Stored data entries
↓

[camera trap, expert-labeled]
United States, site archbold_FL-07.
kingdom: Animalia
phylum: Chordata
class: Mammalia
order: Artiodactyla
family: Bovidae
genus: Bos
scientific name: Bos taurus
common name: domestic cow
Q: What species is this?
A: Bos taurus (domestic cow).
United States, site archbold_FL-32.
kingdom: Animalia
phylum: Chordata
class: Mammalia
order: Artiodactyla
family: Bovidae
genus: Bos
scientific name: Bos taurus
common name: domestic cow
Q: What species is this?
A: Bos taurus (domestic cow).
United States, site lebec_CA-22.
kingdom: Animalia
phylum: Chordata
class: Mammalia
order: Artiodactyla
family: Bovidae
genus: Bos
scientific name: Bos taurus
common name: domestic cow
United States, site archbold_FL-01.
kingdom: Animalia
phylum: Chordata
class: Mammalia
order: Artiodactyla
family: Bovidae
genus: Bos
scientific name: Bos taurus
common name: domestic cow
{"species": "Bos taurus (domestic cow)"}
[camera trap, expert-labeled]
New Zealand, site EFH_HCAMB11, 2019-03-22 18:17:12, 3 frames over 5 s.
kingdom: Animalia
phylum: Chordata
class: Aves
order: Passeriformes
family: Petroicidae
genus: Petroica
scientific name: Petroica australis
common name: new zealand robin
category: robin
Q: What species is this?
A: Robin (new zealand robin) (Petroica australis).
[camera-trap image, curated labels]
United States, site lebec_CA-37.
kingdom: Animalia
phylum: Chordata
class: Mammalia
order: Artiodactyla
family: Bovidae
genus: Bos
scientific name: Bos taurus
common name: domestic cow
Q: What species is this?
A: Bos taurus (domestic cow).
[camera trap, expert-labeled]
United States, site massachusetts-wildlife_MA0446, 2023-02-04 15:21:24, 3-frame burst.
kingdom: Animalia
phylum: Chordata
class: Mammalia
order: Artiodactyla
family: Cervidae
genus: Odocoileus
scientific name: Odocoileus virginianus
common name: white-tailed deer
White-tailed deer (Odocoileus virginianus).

↑

All of the entries should be written out again exactly.

[camera trap, expert-labeled]
United States, site archbold_FL-07.
kingdom: Animalia
phylum: Chordata
class: Mammalia
order: Artiodactyla
family: Bovidae
genus: Bos
scientific name: Bos taurus
common name: domestic cow
Q: What species is this?
A: Bos taurus (domestic cow).
United States, site archbold_FL-32.
kingdom: Animalia
phylum: Chordata
class: Mammalia
order: Artiodactyla
family: Bovidae
genus: Bos
scientific name: Bos taurus
common name: domestic cow
Q: What species is this?
A: Bos taurus (domestic cow).
United States, site lebec_CA-22.
kingdom: Animalia
phylum: Chordata
class: Mammalia
order: Artiodactyla
family: Bovidae
genus: Bos
scientific name: Bos taurus
common name: domestic cow
United States, site archbold_FL-01.
kingdom: Animalia
phylum: Chordata
class: Mammalia
order: Artiodactyla
family: Bovidae
genus: Bos
scientific name: Bos taurus
common name: domestic cow
{"species": "Bos taurus (domestic cow)"}
[camera trap, expert-labeled]
New Zealand, site EFH_HCAMB11, 2019-03-22 18:17:12, 3 frames over 5 s.
kingdom: Animalia
phylum: Chordata
class: Aves
order: Passeriformes
family: Petroicidae
genus: Petroica
scientific name: Petroica australis
common name: new zealand robin
category: robin
Q: What species is this?
A: Robin (new zealand robin) (Petroica australis).
[camera-trap image, curated labels]
United States, site lebec_CA-37.
kingdom: Animalia
phylum: Chordata
class: Mammalia
order: Artiodactyla
family: Bovidae
genus: Bos
scientific name: Bos taurus
common name: domestic cow
Q: What species is this?
A: Bos taurus (domestic cow).
[camera trap, expert-labeled]
United States, site massachusetts-wildlife_MA0446, 2023-02-04 15:21:24, 3-frame burst.
kingdom: Animalia
phylum: Chordata
class: Mammalia
order: Artiodactyla
family: Cervidae
genus: Odocoileus
scientific name: Odocoileus virginianus
common name: white-tailed deer
White-tailed deer (Odocoileus virginianus).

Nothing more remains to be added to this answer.